PREPARED – Enabling Change | Umweltbundesamt

There has no specific climate scenario been developed: use of IPCC data on climate change

Due to climate change Berlin for example will be faced with two different challenges:
due to decreasing precipitation (-10% until 2040) and increasing temperatures (leading to an increase in evaporation of about 2%) the discharge in the Spree catchment is predicted to decrease significantly. This will lead to a rise in treated effluent share in the city’s surface waters, especially during summer. In addition overflows of the combined sewer system (CSO) in Berlin’s city center lead to detrimental effects on urban river ecology several times per year during heavy rain events. Regional effects of global warming could change the situation through (i) increased ecosystem vulnerability from higher river temperature in summer and reduced flow and (ii) changed frequency of overflows from higher or lower occurrence of heavy rain events.

The most significant results achieved were the demonstration of a wide range of climate change adaptation measures in practice throughout Europe. On the water supply side management systems for optimization of energy and water availability (e.g. in Genoa and Barcelona) were used to demonstrate the potential capabilities of current systems under climate change conditions and to identify the most efficient options for system improvement. On a smaller scale possibilities for enhancing the capacity of natural treatment systems were identified and tested in Barcelona yielding recommendations for improving operation and maintenance under climate change conditions.

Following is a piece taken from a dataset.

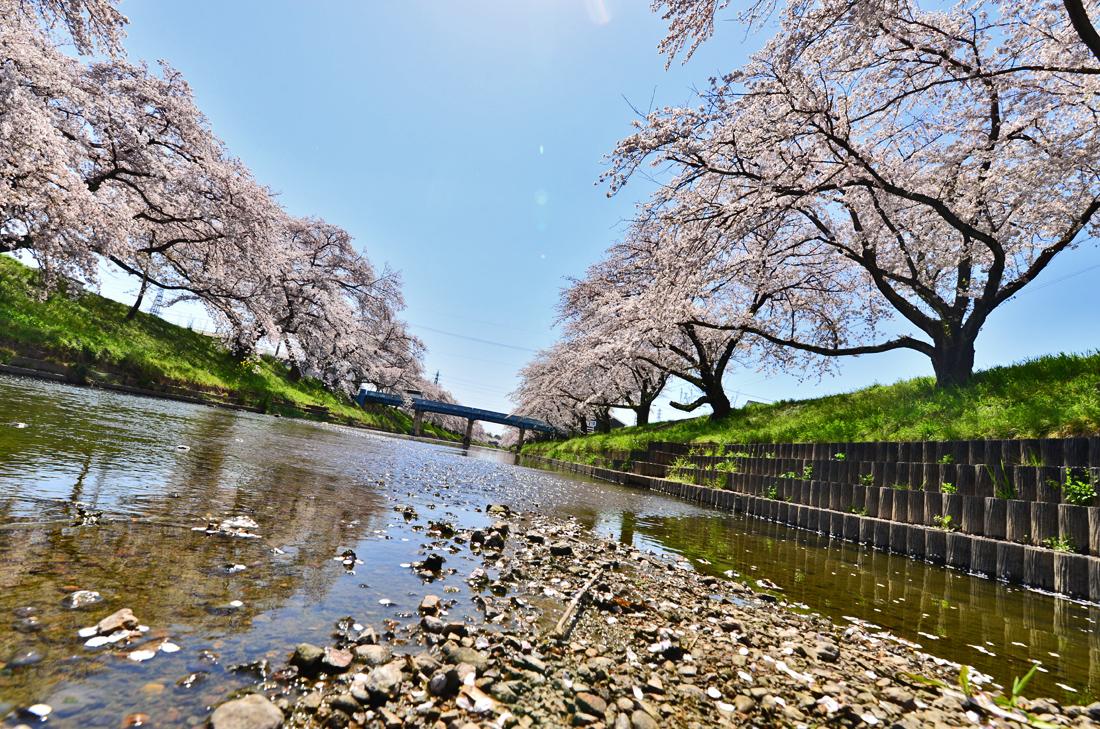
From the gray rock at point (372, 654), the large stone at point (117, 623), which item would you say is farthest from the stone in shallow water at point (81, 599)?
the gray rock at point (372, 654)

To increase Berlin’s preparedness tools developed within PREPARED were demonstrated by the Kompetenzzentrum Wasser Berlin (KWB), the Berliner Wasserbetriebe (BWB) and KRÜGER focusing on:

• Methodologies for biofilm formation potential in drinking water networks;
• Software tool for semi-automated data validation tested for application with groundwater level loggers;
• A planning instrument for combined sewer system (CSO).

Further objectives are:

• Development of a framework characterising the current best knowledge and practice about the physical and institutional characteristics of an Adaptive Water Sensitive City (AWSC).
• Development and application of an audit process to evaluate where cities fit with the AWSC framework.
• Concluded and refined the framework for wider application to other case study cities.
• Development of a Virtual Urban Water Systems software for testing many possible scenarios for realisation of AWSCs within the context of both socio-economic and physical drivers. The tool comprises of (i) the ‘Basic Engine’ that can simulate a large number of realisations of traditional water supply and sanitation systems for a given city, (ii) a Water Sensitive Urban Design, ‘WSUD Generator’ that simulates decentralised systems, and (iii) a ‘Socio-Economic Impact generator’ that simulates impacts of socio-economic scenarios on urban water system realisations.
• Development and application and evaluation of action plans to increase the adaptivity and resilience of water and sanitation systems of partner cities.
• Exploration of the circumstances and the (human and other) resources needed to increase adaptivity in the partner cities.